Date: 2022-08-10
Accepted (lazy consensus).
Implemented.
In order to detect spam, James provide 3 mechanisms:
For basic, we can base on username, DSN filter, domains, IP... for configuring black or grey list. If we want to analyse deeper in each message content, we need a more complex system. Currently, James is integrated with SpamAssassin to tackle this problem. We found it hard to operate SpamAssassin, and we had a performance issue.
For more selection, James's repository provides the Rspamd extension, which provides the same way as SpamAssassin but another system - Rspamd
A quick introduction about Rspamd:
Rspamd is an advanced spam filtering system and email processing framework that allows evaluation of messages by a number of rules including regular expressions, statistical analysis and custom services such as URL black lists. Each message is analysed by Rspamd and given a verdict that might be used by MTA for further processing (e.g. to reject a message, or add a special header indicating spam) along with other information, such as possible DKIM signature or modifications suggested for a message. Rspamd can act as a Milter allowing direct interaction with popular MTA systems, such as Postfix or Sendmail. Rspamd is designed to process hundreds of messages per second simultaneously, and provides a number of useful features including a comprehensive Lua API that allows access to messages processing in various aspects as well as asynchronous network API to access external resources, such as DNS, HTTP or even generic TCP/UDP services.
Set up a new maven project dedicated to rspamd extension. This allows to be embedded in a James server as a soft dependency using the external-jar loading mechanism. With this way, the extension could be dropped in one's James installation, and not a runtime dependency.

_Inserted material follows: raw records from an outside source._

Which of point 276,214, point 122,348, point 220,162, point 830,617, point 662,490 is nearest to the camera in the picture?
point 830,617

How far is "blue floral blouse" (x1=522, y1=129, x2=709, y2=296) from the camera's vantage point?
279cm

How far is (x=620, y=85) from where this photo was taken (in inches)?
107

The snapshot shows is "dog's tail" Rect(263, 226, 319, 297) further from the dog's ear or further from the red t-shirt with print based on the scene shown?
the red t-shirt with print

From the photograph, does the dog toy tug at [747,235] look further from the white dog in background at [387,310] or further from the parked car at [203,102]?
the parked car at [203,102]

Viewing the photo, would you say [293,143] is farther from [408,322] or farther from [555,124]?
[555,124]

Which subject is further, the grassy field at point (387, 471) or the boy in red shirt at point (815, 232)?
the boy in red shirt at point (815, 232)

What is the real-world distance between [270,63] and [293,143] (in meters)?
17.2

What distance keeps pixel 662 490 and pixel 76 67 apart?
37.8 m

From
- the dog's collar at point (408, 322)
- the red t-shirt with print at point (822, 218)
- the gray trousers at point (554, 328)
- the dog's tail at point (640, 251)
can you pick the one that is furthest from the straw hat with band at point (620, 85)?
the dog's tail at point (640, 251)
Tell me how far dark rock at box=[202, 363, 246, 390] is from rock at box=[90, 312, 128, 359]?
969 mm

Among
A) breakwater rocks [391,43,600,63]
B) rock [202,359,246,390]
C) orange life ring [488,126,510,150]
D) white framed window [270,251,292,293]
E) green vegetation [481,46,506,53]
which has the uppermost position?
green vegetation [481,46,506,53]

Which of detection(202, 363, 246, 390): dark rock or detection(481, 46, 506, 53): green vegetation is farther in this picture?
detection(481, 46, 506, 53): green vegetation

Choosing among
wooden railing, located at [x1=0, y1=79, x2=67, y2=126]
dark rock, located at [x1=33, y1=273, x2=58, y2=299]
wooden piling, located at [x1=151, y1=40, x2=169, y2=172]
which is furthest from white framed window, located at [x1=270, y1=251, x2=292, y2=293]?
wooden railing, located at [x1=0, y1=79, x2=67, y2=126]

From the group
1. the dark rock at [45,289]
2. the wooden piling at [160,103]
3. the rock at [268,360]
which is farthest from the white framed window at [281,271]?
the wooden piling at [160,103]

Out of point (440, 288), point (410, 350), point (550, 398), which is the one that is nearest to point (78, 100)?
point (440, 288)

Based on James' support for custom mailets, listeners, web admin routes, Rspamd extension can be done via:
RspamdScanner
mailet: with each mail income, this mailet will query to Rspamd for getting a spam or ham result, then append new headers to the mail with status/flag spam. By setting up with IsMarkedAsSpam
matcher, the mail will be rejected or not. This mailet will be configured in mailetcontainer.xml.
Web admin route: to create feeding ham/spam messages task (batch mechanism). It helps spam classify learning.
RspamdListener
: the listener will handle mailbox events, based on MessageMoveEvent
, MailboxEvents.Added
to detect if the mail is spam or ham, then report to Rspamd, enrich data to Rspamd, thus we will get more exact results in the next query. This listener will be configured in mailetcontainer.xml.
To connect to Rspamd, we use http protocol with reactor http client.